Die Amerikaner konnten die Russen in puncto Schönheit des Designs schlagen, konnten ihr Gerät jedoch nicht kompakt machen: Sie verwendeten unterkühltes flüssiges Deuterium anstelle von Sacharows pulverförmigem Lithiumdeutrid. In Los Alamos reagierten sie mit einem gewissen Neid auf den Sacharow-Puff: „Statt einer riesigen Kuh mit einem Eimer Rohmilch verwenden die Russen eine Packung Milchpulver.“Beide Seiten versäumten es jedoch, Geheimnisse voreinander zu verbergen.

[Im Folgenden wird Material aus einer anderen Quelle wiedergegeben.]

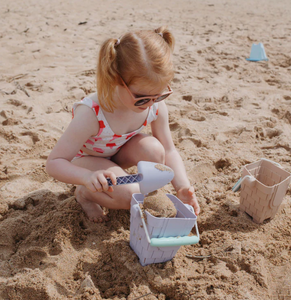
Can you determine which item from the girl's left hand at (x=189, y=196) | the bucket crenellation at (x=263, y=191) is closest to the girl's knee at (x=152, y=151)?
the girl's left hand at (x=189, y=196)

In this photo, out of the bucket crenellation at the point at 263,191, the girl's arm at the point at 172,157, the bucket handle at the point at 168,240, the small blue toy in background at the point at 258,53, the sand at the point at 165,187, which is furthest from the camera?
the small blue toy in background at the point at 258,53

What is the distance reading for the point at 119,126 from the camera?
1.81 m

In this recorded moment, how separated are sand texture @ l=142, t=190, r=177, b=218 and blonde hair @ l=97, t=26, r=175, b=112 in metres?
0.55

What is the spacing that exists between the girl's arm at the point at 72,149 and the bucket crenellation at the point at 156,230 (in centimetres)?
30

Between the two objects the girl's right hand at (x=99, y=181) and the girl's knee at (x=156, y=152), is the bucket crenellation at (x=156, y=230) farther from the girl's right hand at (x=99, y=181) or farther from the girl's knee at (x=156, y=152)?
the girl's knee at (x=156, y=152)

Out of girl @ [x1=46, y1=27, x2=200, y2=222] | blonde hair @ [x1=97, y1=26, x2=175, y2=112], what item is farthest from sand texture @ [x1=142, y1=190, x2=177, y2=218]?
blonde hair @ [x1=97, y1=26, x2=175, y2=112]

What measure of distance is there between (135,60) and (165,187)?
0.90 m

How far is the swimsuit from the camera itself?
5.59 ft

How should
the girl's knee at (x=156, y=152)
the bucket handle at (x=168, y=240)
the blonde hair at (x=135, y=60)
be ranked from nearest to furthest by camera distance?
the bucket handle at (x=168, y=240) < the blonde hair at (x=135, y=60) < the girl's knee at (x=156, y=152)

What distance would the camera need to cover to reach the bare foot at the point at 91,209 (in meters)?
1.72

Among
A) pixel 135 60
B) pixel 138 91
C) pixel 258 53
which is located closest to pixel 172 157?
pixel 138 91

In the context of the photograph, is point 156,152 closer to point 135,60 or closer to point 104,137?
point 104,137

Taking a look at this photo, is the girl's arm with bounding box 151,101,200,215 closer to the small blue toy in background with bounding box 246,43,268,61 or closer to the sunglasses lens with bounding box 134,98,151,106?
the sunglasses lens with bounding box 134,98,151,106

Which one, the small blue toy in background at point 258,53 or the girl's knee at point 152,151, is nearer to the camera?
the girl's knee at point 152,151
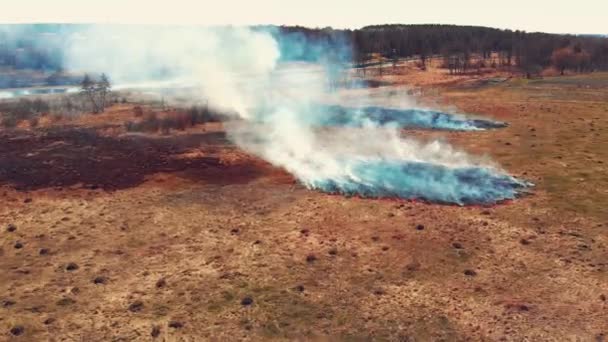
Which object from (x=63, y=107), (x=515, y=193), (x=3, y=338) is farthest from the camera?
(x=63, y=107)

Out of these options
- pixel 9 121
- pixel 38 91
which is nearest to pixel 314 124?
pixel 9 121

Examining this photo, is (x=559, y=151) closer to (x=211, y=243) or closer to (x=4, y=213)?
(x=211, y=243)

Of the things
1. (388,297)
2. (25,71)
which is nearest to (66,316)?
(388,297)

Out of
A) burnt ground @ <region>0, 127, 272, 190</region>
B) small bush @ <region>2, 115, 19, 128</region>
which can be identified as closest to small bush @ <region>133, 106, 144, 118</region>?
burnt ground @ <region>0, 127, 272, 190</region>

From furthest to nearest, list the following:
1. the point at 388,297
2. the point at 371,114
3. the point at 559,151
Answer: the point at 371,114, the point at 559,151, the point at 388,297

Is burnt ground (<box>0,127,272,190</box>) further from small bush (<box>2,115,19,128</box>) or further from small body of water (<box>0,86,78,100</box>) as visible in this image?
small body of water (<box>0,86,78,100</box>)

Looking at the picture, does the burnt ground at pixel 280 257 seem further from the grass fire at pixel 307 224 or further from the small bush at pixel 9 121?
the small bush at pixel 9 121
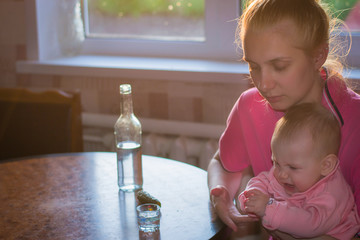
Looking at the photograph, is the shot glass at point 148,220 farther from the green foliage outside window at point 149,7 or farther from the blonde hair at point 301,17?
the green foliage outside window at point 149,7

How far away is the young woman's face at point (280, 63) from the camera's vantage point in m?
1.19

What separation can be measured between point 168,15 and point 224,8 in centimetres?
29

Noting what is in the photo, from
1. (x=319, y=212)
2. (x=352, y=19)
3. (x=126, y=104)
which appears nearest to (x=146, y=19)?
(x=352, y=19)

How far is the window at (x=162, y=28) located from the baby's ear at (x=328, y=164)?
1315mm

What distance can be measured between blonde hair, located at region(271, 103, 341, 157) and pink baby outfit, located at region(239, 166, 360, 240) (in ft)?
0.23

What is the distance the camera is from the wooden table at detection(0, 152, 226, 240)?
1198 millimetres

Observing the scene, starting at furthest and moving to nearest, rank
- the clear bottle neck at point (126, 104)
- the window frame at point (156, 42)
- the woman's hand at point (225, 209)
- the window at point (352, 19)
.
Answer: the window frame at point (156, 42) → the window at point (352, 19) → the clear bottle neck at point (126, 104) → the woman's hand at point (225, 209)

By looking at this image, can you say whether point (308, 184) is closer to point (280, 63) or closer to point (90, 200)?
point (280, 63)

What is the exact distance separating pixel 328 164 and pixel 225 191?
28cm

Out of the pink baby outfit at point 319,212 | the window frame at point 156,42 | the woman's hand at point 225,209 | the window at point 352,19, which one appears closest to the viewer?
the pink baby outfit at point 319,212

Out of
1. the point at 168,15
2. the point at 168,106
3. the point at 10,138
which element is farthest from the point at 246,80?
the point at 10,138

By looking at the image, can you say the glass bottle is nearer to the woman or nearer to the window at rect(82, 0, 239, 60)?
the woman

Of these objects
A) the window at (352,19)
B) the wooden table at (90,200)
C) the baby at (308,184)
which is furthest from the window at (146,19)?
the baby at (308,184)

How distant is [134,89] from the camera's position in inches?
91.7
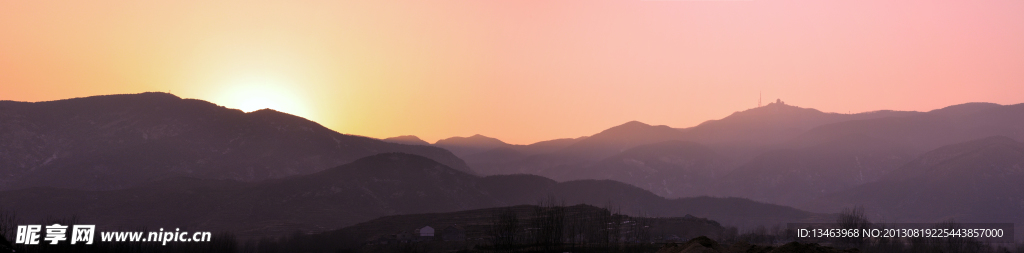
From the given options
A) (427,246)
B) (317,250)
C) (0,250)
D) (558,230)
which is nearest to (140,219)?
(317,250)

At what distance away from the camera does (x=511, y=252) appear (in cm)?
9762

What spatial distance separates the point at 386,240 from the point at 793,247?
112m

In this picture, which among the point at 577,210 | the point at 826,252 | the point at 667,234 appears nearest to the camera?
the point at 826,252

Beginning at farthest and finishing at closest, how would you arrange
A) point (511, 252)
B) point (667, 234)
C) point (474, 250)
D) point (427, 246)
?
point (667, 234), point (427, 246), point (474, 250), point (511, 252)

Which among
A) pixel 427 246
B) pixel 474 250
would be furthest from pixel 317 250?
pixel 474 250

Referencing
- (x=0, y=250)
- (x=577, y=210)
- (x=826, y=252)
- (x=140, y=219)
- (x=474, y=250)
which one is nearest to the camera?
(x=0, y=250)

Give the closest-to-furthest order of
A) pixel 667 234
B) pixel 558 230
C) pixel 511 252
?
1. pixel 511 252
2. pixel 558 230
3. pixel 667 234

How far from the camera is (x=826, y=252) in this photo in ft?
147

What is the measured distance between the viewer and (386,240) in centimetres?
14875

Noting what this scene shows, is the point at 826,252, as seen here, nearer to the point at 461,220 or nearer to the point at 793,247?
the point at 793,247

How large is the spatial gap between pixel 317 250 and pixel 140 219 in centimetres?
8172

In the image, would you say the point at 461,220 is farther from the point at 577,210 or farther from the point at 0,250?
the point at 0,250

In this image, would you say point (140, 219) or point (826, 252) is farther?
point (140, 219)

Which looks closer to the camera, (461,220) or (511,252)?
(511,252)
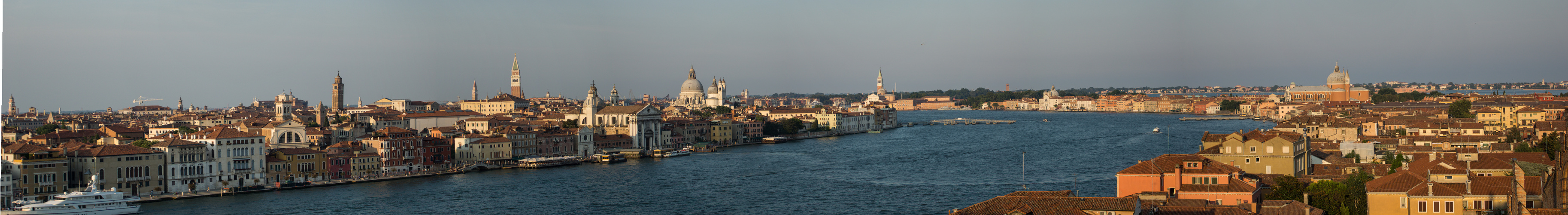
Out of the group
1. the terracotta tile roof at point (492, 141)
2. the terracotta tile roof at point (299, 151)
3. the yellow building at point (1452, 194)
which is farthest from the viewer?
the terracotta tile roof at point (492, 141)

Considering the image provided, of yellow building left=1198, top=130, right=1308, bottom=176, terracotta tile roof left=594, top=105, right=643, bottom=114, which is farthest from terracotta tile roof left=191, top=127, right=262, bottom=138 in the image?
yellow building left=1198, top=130, right=1308, bottom=176

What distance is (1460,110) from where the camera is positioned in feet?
90.0

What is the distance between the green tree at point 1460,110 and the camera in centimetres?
2631

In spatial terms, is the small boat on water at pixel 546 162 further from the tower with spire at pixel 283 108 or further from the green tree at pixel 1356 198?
the green tree at pixel 1356 198

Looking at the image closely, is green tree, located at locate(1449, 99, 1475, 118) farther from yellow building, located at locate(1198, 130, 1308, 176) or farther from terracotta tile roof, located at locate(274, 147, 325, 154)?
terracotta tile roof, located at locate(274, 147, 325, 154)

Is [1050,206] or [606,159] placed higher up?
[1050,206]

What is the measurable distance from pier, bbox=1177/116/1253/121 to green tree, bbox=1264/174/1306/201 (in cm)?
3729

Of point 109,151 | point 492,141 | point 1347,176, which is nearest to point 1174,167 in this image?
point 1347,176

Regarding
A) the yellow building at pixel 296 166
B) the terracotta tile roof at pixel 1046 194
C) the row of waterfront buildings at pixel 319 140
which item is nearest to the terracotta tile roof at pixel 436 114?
the row of waterfront buildings at pixel 319 140

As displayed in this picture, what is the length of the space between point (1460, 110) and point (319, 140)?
921 inches

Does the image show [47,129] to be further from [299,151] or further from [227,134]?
[227,134]

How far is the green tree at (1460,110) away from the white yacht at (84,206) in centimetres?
2330

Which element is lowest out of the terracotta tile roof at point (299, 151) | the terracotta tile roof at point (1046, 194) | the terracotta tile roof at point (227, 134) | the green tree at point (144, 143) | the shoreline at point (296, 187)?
the shoreline at point (296, 187)

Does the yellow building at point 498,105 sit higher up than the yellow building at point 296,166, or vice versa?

Am 1. März 1954 testeten die Amerikaner in der Nähe des Bikini-Atolls die 15-Megatonnen-Bravo-Bombe auf Lithiumdeutrid, und am 22. November 1955 explodierte die erste sowjetische zweistufige thermonukleare Bombe RDS-37 mit einer Kapazität von 1,7 Megatonnen das Testgelände Semipalatinsk, wobei fast die Hälfte des Testgeländes zerstört wurde. Seitdem hat sich das Design der thermonuklearen Bombe geringfügig geändert (z. B. erschien ein Uranschild zwischen der Zündbombe und der Hauptladung) und ist kanonisch geworden. Und auf der Welt gibt es keine so groß angelegten Naturrätsel mehr, die durch ein so spektakuläres Experiment gelöst werden könnten. Ist das die Geburt einer Supernova?